This study aimed to evaluate the antibacterial efficacy of SVF-sEVs against both clinical isolates and standard reference strains of MSSA and MRSA. Although previous studies have reported the antibacterial activity of mesenchymal cell-derived EVs, our demonstration of their efficacy against MRSA biofilms utilizing adipose SVF-derived sEVs represents a novel contribution to the field. This exploratory, proof-of-concept study was explicitly designed to evaluate the antimicrobial activity of SVF-sEVs utilizing standardized in vitro assays.

Antibacterial assays against the MRSA strains were conducted via optical density measurements at 600 nm (OD), recorded with a Synergy™ HTX microplate reader (BioTek Instruments, Winooski, VT, USA). Data were analyzed utilizing GraphPad Prism version 9.0 (GraphPad Software, San Diego, CA, USA). Both a clinical isolate of S. aureus and the methicillin-resistant reference strain ATCC 43300, sourced from the Central Research Laboratory's microbiology repository, were selected to assess the antibacterial activity and potential clinical significance of the SVF-sEVs. The findings demonstrated that a concentration of 2.15 × 10 EVs/100 µL of EVN (100% neat SVF-sEVs) exhibited significant antibacterial activity, albeit with variable efficacy across the tested strains.

The zone of inhibition assays demonstrated that EVN possess inherent antibacterial properties, as evidenced by a concentration-dependent increase in zone diameter. Specifically, EVN produced inhibition zones comparable to those of standard antibiotic disks (25–30 mm) against both the ATCC MSSA and clinical MRSA strains. These observations align with previous reports indicating that sEVs from mesenchymal sources can mediate antimicrobial effects, potentially via the transfer of bioactive molecules such as antimicrobial peptides, microRNAs (miRNAs), or metabolic enzymes.19 The complete absence of inhibitory activity in the PBS negative control confirms that the observed effects are specific to the SVF-sEVs rather than the suspension vehicle.

The time-kill assays further substantiated the antibacterial action of EVN, revealing a marked, time-dependent reduction in viable bacterial cells, particularly in the ATCC MSSA strain, within the first 4 to 6 hours post-treatment. This rapid onset of action suggests a direct antimicrobial mechanism, potentially mediated through bacterial membrane disruption or interference with essential cellular processes. This effect persisted for up to 24 hours, indicating the sustained activity of the SVF-sEVs. In the CFU assays, bacterial colony counts were consistently reduced across all strains at 24 hours compared with the 6-hour mark. The most pronounced reductions were observed in the clinical isolates (CS-MRSA and CS-MSSA), followed by the ATCC MRSA strain. Statistical testing was performed on log₁₀-transformed CFU data utilizing appropriate omnibus and post hoc methods. Collectively, these results support the hypothesis that 100% neat SVF-sEVs (EVN) can significantly inhibit the proliferation of S. aureus, irrespective of its specific resistance phenotype.

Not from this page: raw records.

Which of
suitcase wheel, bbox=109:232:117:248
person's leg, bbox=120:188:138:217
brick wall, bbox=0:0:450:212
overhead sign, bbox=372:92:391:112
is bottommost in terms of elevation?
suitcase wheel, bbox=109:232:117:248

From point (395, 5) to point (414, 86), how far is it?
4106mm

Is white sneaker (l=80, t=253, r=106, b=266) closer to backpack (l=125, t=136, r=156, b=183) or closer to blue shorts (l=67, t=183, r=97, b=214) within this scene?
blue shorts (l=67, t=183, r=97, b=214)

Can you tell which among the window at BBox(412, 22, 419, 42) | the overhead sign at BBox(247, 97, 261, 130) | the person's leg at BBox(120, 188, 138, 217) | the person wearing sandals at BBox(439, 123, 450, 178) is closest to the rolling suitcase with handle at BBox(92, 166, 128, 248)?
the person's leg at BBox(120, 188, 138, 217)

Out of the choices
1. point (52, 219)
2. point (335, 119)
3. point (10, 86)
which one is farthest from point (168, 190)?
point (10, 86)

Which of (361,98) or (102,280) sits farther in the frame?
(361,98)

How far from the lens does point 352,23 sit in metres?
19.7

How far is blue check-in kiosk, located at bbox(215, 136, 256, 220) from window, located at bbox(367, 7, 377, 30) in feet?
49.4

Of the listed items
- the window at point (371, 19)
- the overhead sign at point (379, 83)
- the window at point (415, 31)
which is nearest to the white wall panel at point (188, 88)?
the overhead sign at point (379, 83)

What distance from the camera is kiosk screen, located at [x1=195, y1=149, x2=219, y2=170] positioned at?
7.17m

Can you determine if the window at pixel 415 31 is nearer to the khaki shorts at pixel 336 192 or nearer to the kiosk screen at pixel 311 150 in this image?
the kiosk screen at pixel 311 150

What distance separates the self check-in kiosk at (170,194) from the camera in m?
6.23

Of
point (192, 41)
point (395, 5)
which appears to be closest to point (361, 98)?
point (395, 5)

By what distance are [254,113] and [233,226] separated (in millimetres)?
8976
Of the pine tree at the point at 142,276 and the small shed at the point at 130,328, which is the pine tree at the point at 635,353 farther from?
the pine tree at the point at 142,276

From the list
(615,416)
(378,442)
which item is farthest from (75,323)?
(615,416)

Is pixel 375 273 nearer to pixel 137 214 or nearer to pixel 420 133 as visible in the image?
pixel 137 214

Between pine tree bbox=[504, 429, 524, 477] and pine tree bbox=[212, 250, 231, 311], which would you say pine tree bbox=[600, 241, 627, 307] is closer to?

Biofilm formation is a critical virulence factor in S. aureus, particularly in MRSA infections, contributing to persistent and recurrent disease states due to enhanced antibiotic tolerance.20 Biofilm inhibition assays demonstrated that EVN can effectively disrupt preformed biofilms in both reference and clinical strains. This is a notable finding, given that few existing therapeutic agents exhibit consistent efficacy against mature biofilms. The moderate response observed in the CS-MSSA isolate may reflect intrinsic differences in biofilm matrix composition, metabolic status, or strain-specific vesicle uptake kinetics. Formal multiplicity correction was not strictly required, as only a single concentration (100% SVF-sEVs) and a highly limited set of biologically related bacterial strains were included in the final analysis. Overall, the data indicate that EVN exhibit multimodal antibacterial properties, affecting both planktonic cells and established biofilms in a time- and strain-dependent manner. Such variability may stem from underlying genetic and phenotypic differences, including variations in membrane composition, resistance gene expression profiles, and dynamic interactions with host-derived vesicular components. Further in vivo studies are warranted to comprehensively assess the therapeutic potential of this novel strategy.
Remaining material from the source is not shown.